- [Required action]
Using the records that follow, reproduce exactly the lines starting at the line containing "Pet Care Provider" and ending at the line containing "314 N Broadway". Include both end lines and no pictures.

- [Records supplied]
------------------------------------
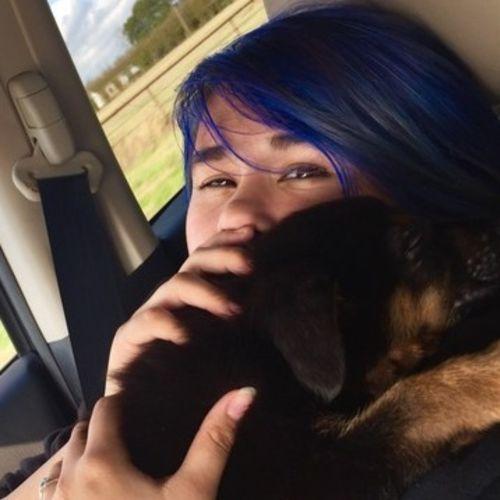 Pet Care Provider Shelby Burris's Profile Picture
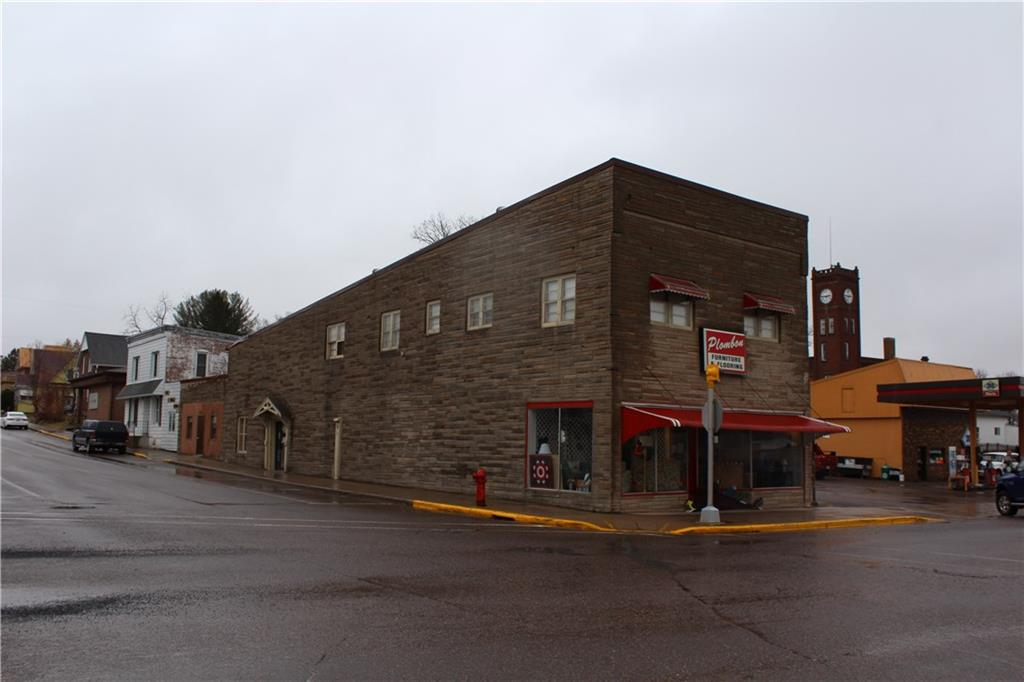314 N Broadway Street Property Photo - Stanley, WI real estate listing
------------------------------------
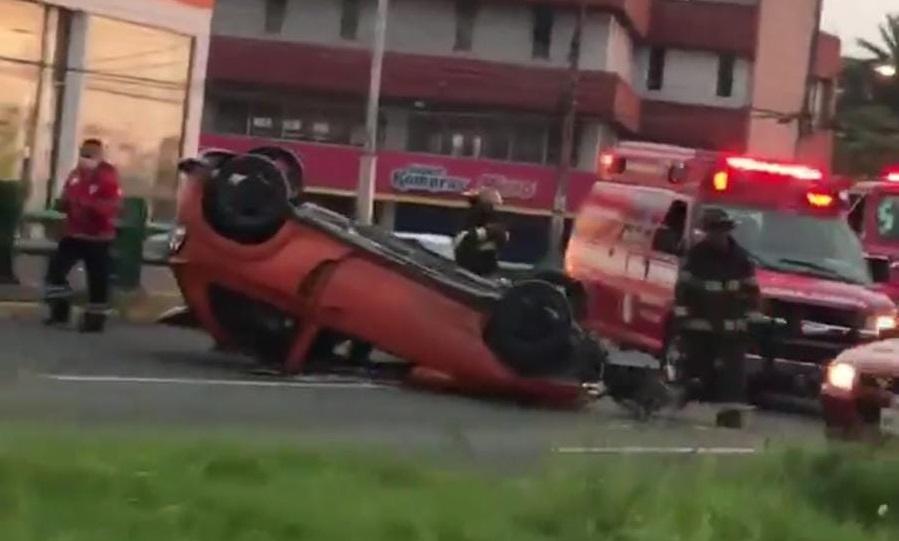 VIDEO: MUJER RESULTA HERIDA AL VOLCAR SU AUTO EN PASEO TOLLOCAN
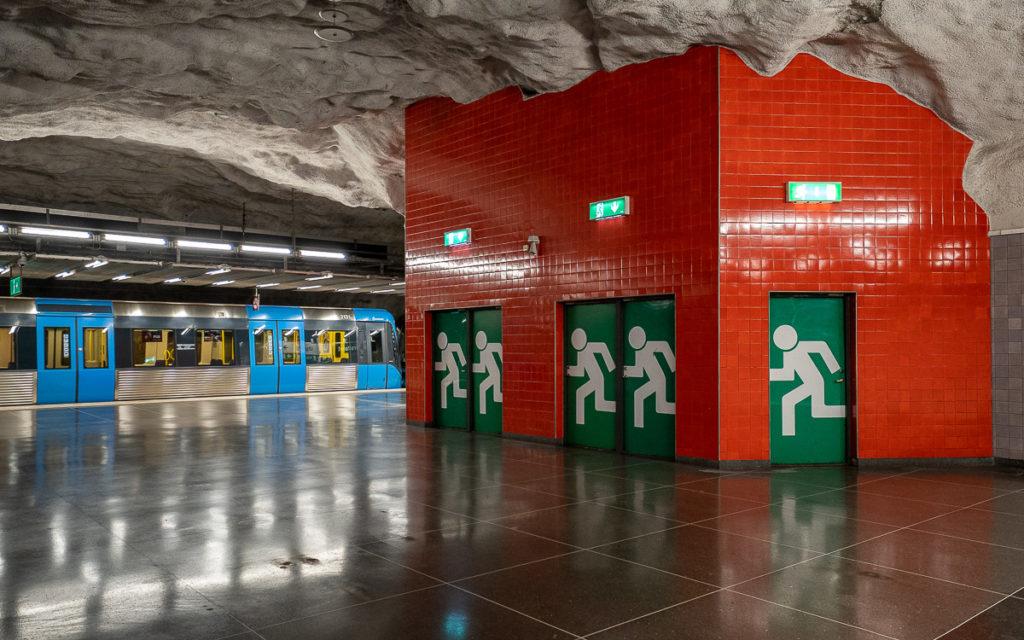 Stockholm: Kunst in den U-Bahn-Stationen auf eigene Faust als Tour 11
------------------------------------
- [Output of the task]
 Pet Care Provider Shelby Burris's Profile Picture
314 N Broadway Street Property Photo - Stanley, WI real estate listing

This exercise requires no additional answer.